Replace Configuration Values

Update storeDomain with your shop’s myshopify.com domain and accessToken with your Admin API access token.
2

Update the Product ID

Replace the product ID with a valid product ID from your store. You can find product IDs in your Shopify admin.
3

Run the Code

Execute your file with node index.js (or tsx index.ts for TypeScript).
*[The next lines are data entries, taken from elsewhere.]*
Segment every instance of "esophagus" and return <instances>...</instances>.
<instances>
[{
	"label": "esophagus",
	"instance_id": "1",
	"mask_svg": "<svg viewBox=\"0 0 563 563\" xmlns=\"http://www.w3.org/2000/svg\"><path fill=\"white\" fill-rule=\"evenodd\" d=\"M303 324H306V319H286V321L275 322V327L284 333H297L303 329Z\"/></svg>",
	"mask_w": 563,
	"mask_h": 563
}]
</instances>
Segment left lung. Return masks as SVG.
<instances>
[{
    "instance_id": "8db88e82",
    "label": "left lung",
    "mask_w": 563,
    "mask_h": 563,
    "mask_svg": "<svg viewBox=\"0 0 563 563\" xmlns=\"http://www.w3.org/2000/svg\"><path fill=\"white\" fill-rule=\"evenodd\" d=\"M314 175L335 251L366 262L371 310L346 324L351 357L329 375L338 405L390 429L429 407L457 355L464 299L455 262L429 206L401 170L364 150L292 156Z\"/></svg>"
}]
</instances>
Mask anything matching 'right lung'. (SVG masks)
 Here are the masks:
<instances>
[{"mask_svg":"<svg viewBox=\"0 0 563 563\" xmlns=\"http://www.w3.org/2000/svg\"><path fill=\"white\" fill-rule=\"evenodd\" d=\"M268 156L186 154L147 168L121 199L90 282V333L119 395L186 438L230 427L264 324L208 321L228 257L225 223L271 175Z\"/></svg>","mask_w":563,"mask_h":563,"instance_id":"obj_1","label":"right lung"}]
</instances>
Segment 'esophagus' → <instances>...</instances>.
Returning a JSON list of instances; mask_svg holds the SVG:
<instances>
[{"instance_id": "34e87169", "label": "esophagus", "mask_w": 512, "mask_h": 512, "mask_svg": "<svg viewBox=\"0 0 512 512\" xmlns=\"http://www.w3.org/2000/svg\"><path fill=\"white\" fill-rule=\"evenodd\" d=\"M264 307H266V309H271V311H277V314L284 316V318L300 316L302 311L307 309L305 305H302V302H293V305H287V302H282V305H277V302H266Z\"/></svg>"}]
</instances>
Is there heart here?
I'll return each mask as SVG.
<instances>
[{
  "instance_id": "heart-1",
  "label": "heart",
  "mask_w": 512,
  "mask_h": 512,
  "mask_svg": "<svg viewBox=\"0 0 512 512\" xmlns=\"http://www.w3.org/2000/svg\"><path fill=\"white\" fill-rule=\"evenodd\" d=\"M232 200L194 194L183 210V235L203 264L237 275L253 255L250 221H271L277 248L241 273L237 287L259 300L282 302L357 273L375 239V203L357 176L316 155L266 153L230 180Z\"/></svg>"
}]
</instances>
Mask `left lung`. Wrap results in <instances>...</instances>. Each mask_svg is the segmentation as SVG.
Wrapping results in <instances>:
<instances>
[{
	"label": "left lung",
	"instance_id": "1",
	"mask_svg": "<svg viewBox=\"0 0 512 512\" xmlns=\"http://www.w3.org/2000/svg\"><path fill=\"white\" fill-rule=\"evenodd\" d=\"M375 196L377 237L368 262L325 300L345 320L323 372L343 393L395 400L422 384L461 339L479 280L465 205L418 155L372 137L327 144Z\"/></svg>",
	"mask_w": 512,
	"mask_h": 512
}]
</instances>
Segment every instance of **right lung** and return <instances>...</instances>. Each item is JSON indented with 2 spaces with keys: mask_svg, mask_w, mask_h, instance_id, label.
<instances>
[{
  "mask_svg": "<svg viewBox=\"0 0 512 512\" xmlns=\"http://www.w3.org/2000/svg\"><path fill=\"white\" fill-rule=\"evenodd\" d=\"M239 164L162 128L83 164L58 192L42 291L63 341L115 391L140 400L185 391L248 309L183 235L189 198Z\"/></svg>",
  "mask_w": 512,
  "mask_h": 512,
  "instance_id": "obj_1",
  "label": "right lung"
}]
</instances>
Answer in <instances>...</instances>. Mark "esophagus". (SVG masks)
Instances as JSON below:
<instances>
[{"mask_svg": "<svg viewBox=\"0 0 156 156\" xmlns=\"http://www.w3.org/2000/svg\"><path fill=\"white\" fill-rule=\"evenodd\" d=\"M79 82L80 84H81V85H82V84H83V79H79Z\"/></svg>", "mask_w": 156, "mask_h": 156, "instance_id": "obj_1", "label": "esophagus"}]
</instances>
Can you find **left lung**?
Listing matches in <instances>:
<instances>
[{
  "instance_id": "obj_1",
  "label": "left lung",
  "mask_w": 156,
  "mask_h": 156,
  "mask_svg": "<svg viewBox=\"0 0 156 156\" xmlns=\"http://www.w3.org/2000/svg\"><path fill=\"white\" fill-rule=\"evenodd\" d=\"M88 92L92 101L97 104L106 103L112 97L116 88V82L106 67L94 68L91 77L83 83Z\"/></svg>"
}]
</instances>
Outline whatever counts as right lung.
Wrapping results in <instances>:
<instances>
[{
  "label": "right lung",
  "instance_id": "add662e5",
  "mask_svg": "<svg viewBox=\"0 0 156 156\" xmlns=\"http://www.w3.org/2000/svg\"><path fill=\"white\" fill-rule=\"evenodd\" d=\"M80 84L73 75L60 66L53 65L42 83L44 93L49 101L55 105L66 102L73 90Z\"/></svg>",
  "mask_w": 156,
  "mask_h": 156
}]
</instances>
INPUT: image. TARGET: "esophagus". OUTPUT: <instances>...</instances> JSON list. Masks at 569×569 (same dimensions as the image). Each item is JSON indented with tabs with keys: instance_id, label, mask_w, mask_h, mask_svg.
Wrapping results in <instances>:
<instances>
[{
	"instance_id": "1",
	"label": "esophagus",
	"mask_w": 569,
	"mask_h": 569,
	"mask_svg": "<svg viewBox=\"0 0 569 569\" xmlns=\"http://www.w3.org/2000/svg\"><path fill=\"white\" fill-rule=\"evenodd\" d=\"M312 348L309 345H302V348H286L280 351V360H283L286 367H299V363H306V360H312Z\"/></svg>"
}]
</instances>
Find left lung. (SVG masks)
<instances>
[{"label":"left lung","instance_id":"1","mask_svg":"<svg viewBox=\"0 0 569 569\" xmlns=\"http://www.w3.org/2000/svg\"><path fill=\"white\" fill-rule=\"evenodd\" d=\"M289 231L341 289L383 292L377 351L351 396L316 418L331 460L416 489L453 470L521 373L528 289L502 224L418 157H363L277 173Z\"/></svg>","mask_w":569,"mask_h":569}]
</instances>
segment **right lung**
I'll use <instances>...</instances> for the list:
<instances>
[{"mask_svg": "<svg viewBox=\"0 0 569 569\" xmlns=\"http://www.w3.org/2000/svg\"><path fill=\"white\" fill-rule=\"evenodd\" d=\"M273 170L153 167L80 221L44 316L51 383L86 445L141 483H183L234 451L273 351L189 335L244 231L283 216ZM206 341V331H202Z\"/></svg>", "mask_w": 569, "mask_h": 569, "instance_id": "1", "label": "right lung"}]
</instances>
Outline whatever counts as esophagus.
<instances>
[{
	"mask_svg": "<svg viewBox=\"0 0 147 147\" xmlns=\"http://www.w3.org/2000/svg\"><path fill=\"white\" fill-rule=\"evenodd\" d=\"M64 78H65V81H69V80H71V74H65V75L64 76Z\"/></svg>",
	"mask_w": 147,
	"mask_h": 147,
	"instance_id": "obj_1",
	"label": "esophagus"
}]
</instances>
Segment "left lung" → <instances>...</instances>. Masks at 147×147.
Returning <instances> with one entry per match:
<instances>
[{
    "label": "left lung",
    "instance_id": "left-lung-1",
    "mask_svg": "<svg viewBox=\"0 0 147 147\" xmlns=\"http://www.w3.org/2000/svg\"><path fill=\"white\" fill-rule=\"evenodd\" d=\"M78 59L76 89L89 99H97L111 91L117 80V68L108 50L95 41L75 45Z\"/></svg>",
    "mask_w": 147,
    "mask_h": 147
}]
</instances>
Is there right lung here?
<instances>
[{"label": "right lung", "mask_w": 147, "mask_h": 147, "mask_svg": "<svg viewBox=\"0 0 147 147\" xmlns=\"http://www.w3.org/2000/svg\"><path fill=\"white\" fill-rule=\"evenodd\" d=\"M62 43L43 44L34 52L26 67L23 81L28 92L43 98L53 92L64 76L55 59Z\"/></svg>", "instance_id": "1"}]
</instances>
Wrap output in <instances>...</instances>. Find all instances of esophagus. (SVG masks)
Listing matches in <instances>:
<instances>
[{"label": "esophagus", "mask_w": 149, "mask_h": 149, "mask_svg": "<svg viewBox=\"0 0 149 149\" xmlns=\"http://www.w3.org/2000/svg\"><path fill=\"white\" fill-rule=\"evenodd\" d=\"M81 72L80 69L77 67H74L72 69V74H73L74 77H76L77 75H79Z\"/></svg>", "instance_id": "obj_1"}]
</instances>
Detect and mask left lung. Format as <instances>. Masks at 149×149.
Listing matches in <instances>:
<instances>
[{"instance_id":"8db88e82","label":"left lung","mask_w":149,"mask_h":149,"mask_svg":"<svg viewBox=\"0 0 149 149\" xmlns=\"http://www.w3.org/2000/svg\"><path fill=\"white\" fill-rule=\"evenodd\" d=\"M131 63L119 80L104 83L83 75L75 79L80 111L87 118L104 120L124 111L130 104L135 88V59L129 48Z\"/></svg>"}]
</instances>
Understanding the Response

The client.request() method returns a normalized response object:
{
  data?: {
    product: {
      id: string;
      title: string;
      handle: string;
      status: string;
      totalInventory: number;
    }
  },
  errors?: {
    networkStatusCode?: number;
    message?: string;
    graphQLErrors?: any[];
  },
  extensions?: Record<string, any>
}
  • data - Contains the successful API response
  • errors - Contains any network or GraphQL errors
  • extensions - Additional metadata like query cost and rate limit info

Using the REST Client

You can also use the REST Admin API client for REST endpoints:
import {createAdminRestApiClient} from '@shopify/admin-api-client';

const client = createAdminRestApiClient({
  storeDomain: 'your-shop-name.myshopify.com',
  apiVersion: '2024-01',
  accessToken: 'your-admin-api-access-token',
});

const response = await client.get('products/1234567890');

if (response.ok) {
  const product = await response.json();
  console.log('Product:', product);
}

Adding TypeScript Types

For full type safety, install the codegen preset to automatically generate types from your queries:
npm install --save-dev @shopify/api-codegen-preset
Create a .graphqlrc.ts file:
import {ApiType, shopifyApiProject} from '@shopify/api-codegen-preset';

export default {
  schema: 'https://shopify.dev/admin-graphql-direct-proxy',
  documents: ['*.ts', '!node_modules'],
  projects: {
    default: shopifyApiProject({
      apiType: ApiType.Admin,
      apiVersion: '2024-01',
      outputDir: './types',
    }),
  },
};
Add a script to your package.json:
{
  "scripts": {
    "graphql-codegen": "graphql-codegen"
  }
}
Tag your queries with #graphql and run npm run graphql-codegen to generate types automatically.

Next Steps

Explore Admin API Client

Learn about all available methods and configuration options

Try Storefront API

Build customer-facing features with the Storefront API

Build a Full App

Add OAuth, webhooks, and session management

Add Type Safety

Generate TypeScript types from your GraphQL operations

Common Issues

Authentication Error (401): Verify your access token is correct and has the required scopes for the data you’re querying.
Invalid API Version: Make sure you’re using a supported API version. The oldest stable version is recommended, but you can check available versions in the Shopify API documentation.
Rate Limiting: The client automatically handles rate limits with retries. You can configure the number of retries with the retries option (max 3).